Platinum Asset Management
- Type: Public
- Traded as: ASX: PTM S&P/ASX 300 component
- Industry: Investment management
- Founded: 1994; 32 years ago
- Founders: Kerr Neilson Andrew Clifford Elizabeth Norman Toby Harrop
- Headquarters: 7 Macquarie Place, Sydney, New South Wales, Australia
- Key people: Andrew Clifford (CEO)
- Products: Mutual Fund Hedge fund Listed investment company UCITS
- Revenue: A$252.67 million (FY 2022)
- Net income: A$101.49 million (FY 2022)
- AUM: A$17 billion (Q3 2022)
- Total assets: A$349.76 million (FY 2022)
- Total equity: A$323.56 million (FY 2022)
- Number of employees: 110 (Q2 2021)
- Website: platinum.com.au

= Platinum Asset Management =

Australian investment management firm

Platinum Asset Management Limited is an asset management company that has been publicly traded on the Australian Securities Exchange (ASX) since 2007 and is a constituent member of the S&P/ASX 300 index.

It has two ASX-listed investment companies, Platinum Capital Limited and Platinum Asia Investments Limited. In addition, it has three listed funds, Platinum International Fund, Platinum Asia Fund and Platinum Global Transition Fund (ASX: PGTX).
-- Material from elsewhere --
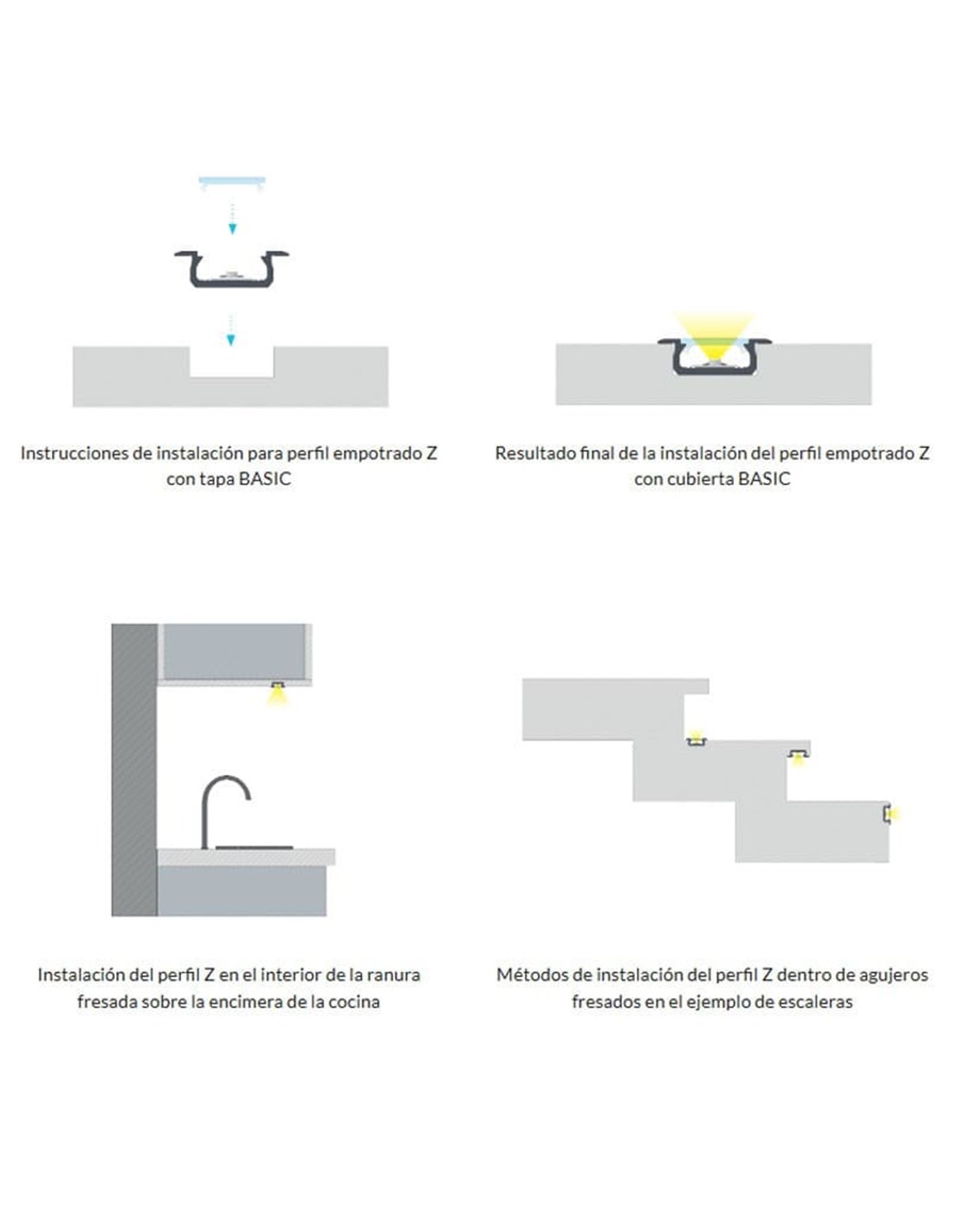 Instrucciones de instalación para perfil empotrado Z con tapa BASIC

Resultado final de la instalación del perfil empotrado Z con cubierta BASIC

Instalación del perfil Z en el interior de la ranura fresada sobre la encimera de la cocina

Métodos de instalación del perfil Z dentro de agujeros fresados en el ejemplo de escaleras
In 2015, the firm was ranked as the largest hedge fund group in Australia as well as the second largest in Asia-Pacific.

== History ==
In 1994, Platinum Asset Management was founded by Kerr Neilson and several others with the financial backing of George Soros. It was founded as a specialist company in international equities.

The success of the firm was attributed to the ability to transcend short-term market investment and focus on long-term returns; its strongest performance came between 2000 and 2002. In 2007, Platinum went public and was listed on the Australian Securities Exchange under the ticker: 'PTM'.

Poor results during the 2012 financial year resulted in a 16 per cent fall in net profit, mainly due to a 14 per cent reduction in investment income. As a result, Neilsen agreed to forego a performance bonus, an increase in his base salary, and neither granted himself nor exercised options.

In 2018, Neilson stepped down as chief executive officer and was replaced by Andrew Clifford who was another co-founder of the company. In November 2022, Neilson resigned from his position at the company's board of directors although he still remained the company's largest shareholder.

In February 2023, Neilson called for Clifford to resign citing the firm's poor performance and how Clifford shouldn't hold the role of both CEO and CIO simultaneously. In August that year, the board of directors announced that Clifford would step down from his role as CEO once a successor was found although he would remain as CIO.

On 8 September 2023, shares of Platinum Asset Management hit a record low of A$1.335 after more than A$900 million was pulled from its funds in August. According to a report by Barrenjoey Capital Partners, the company was in "severe organic decay".

On October 1, 2025, it was announced that First Maven Pty Ltd. had acquired the company through a reverse merger transaction.